◆ Provided passage:
———

Danse indienne (1898) – Gabriel Veyre

Mohawk reservation of Kahnawake – ‘Danse indienne’ (1898) – dir. Gabriel Veyre.

Probably less than a minute, b&w, silent.

Source : revised Lumière catalogue no. 96 (1000)

This “view” was shot by the leading Lumière cameraman, Gabriel Veyre, on 2 or 3 September 1898, when he was travelling through Canada on his way to Japan. It seems to be the only “view” that Veyre shot while in Canada, though it is possible that others may not have survived.

It is described in the Lumière catalogue as showing a dance involving three men and as being shot on Kahnawake, the Mohawk reservation on the south side of the St. Lawrence river across from Montréal.

———

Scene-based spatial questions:
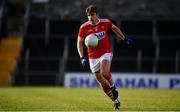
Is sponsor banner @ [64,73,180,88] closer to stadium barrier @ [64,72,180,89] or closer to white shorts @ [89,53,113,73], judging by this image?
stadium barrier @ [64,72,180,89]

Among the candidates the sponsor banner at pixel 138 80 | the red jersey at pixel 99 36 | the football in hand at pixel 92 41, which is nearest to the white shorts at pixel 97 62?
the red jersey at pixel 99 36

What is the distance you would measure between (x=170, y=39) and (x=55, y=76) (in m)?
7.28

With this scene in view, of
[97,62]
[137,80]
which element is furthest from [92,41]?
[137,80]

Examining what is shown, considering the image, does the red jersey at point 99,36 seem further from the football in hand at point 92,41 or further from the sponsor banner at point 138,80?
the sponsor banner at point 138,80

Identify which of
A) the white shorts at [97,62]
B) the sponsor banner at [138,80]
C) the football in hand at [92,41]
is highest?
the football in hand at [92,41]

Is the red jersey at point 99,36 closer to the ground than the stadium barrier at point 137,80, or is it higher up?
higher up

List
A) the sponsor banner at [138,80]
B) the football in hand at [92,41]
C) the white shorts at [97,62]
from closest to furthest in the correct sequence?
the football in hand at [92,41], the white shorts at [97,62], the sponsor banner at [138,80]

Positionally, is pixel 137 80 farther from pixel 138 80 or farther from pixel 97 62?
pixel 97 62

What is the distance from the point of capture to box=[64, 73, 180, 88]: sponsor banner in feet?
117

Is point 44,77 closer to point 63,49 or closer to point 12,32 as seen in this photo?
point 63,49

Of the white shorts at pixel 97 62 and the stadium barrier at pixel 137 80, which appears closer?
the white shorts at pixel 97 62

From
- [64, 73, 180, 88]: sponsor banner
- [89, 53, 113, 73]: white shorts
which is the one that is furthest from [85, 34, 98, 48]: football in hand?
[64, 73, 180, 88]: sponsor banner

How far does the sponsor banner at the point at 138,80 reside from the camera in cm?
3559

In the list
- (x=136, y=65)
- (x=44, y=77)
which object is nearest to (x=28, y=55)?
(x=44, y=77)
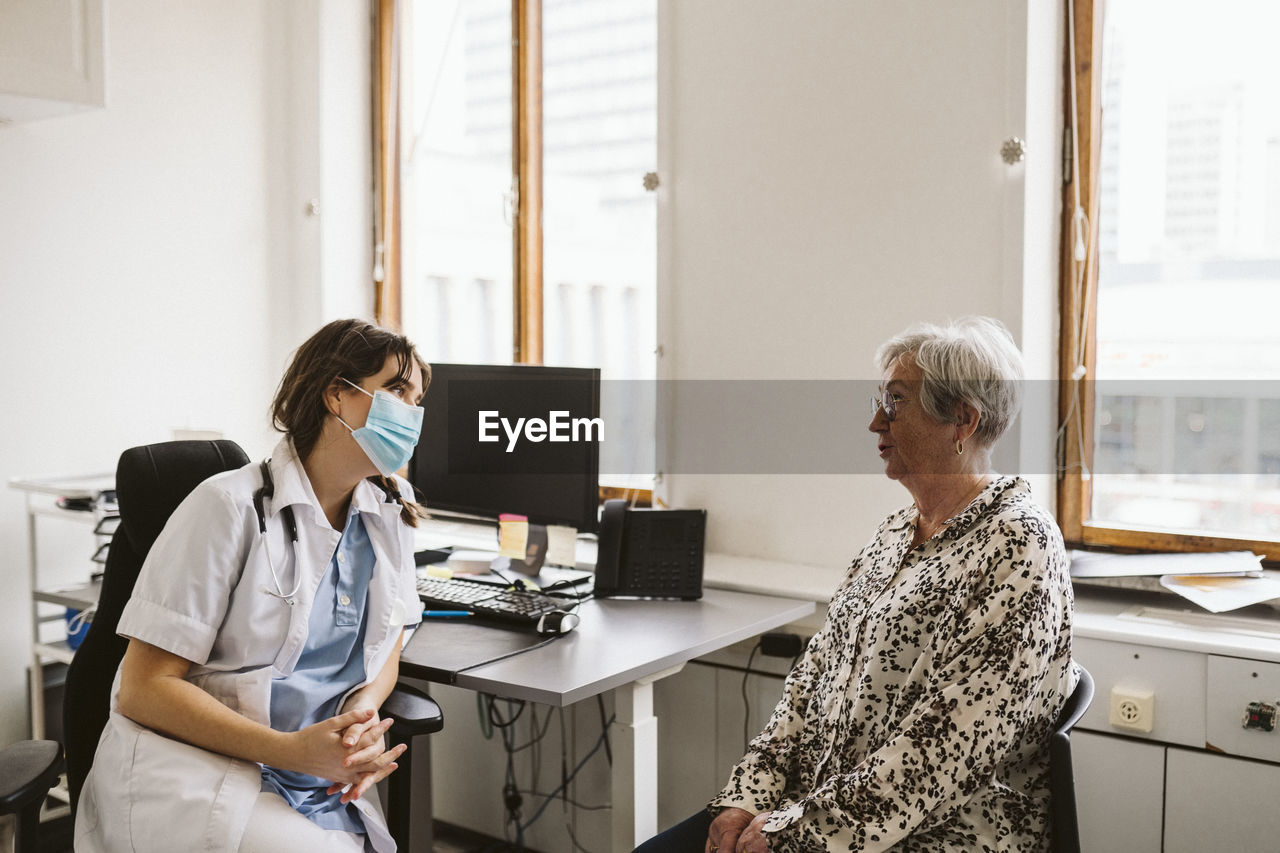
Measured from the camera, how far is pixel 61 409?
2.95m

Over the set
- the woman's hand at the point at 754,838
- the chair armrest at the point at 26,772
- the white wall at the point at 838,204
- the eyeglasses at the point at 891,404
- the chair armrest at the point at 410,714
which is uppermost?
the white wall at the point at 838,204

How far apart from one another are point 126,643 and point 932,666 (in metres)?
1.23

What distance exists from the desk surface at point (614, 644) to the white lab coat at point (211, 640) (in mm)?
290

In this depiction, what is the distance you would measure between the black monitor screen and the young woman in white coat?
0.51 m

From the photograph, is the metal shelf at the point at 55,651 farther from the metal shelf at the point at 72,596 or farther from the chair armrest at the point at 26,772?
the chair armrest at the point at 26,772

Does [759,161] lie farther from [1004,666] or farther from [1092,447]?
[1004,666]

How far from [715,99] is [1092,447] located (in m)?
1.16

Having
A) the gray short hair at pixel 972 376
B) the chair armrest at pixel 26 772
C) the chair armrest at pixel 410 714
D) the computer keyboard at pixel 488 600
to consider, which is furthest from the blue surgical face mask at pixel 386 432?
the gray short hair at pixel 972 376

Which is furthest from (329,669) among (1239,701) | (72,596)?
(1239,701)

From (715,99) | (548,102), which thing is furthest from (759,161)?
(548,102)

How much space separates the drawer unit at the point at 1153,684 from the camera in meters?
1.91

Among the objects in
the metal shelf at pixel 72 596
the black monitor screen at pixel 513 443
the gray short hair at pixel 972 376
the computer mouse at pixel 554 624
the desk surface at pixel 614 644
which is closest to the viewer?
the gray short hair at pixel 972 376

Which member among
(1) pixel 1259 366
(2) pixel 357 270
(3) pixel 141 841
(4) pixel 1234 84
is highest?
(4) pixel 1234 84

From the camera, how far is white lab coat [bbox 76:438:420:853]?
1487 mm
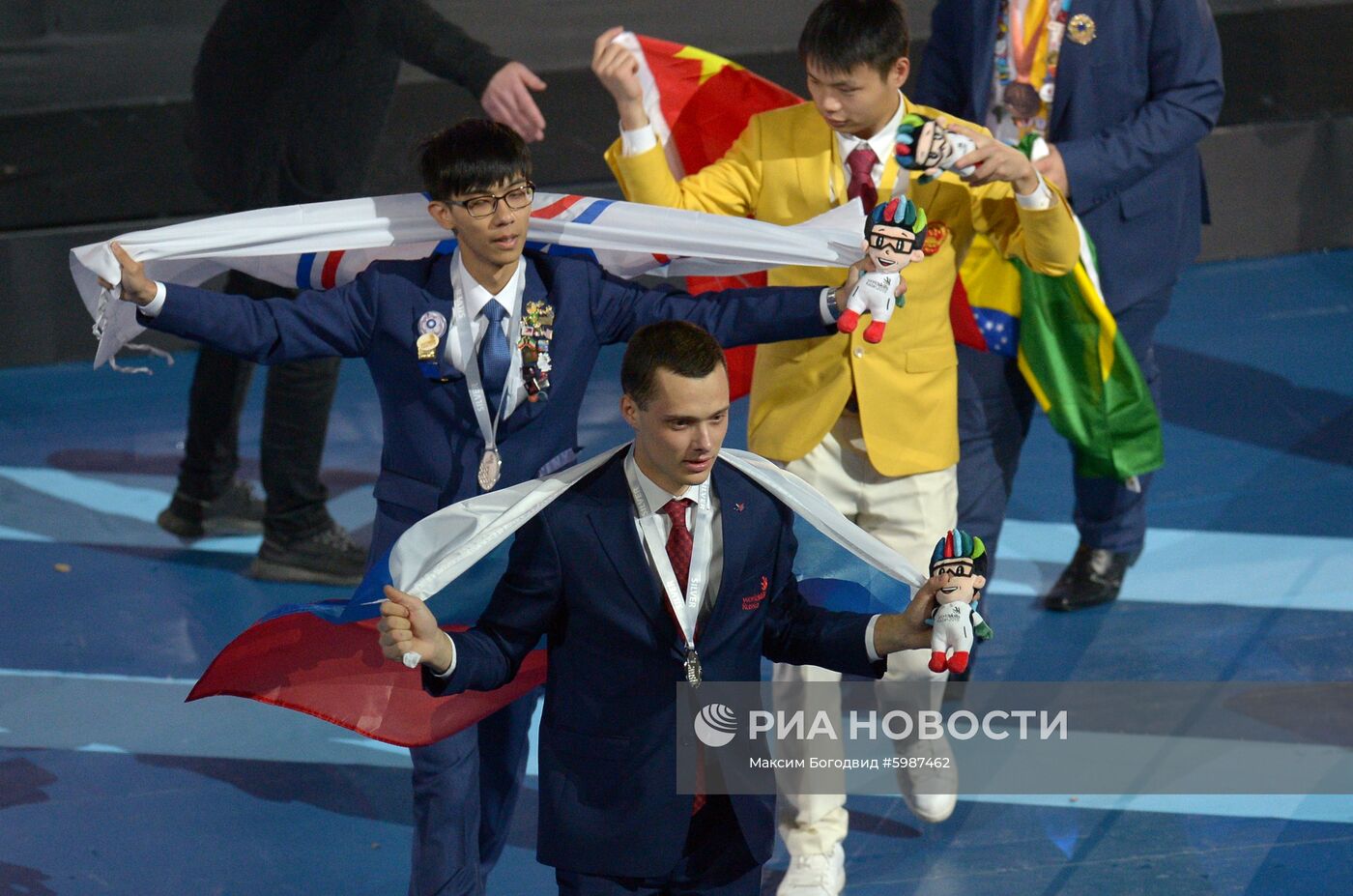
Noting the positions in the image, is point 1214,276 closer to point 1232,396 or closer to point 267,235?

———

◆ Set of tasks:
1. Locate each line of the rows that contains the word "monitor", and copy those lines.
2. Continue the passage about the 1898 Lumière view filmed at Kahnawake from the point where it stops.

◆ Responses by task:
1.
In this depiction, what is the distance you would measure between the black monitor screen and the young woman in white coat?
the black monitor screen at pixel 513 443

2.
As an example of early footage of North American Native peoples shot on location, this “view” is second only to the footage of the Snake Dance at the Hopi Orayvi pueblo and of a Navajo “tournament”, shot some two weeks earlier, in August  1898, by Burton Holmes’s cameraman Oscar Depue. It  is certainly the first moving image film of a Canadian indigenous group.

It also predates, albeit by only a matter of two or three days, the celebrated footage shot on 5 and 6 September 1898 by Alfred Haddon on Mer Island in the Torres Strait, which is commonly said to be the first example of an ethnographic film shot in the field. 

Text: Aubert and Seguin 1996: 70.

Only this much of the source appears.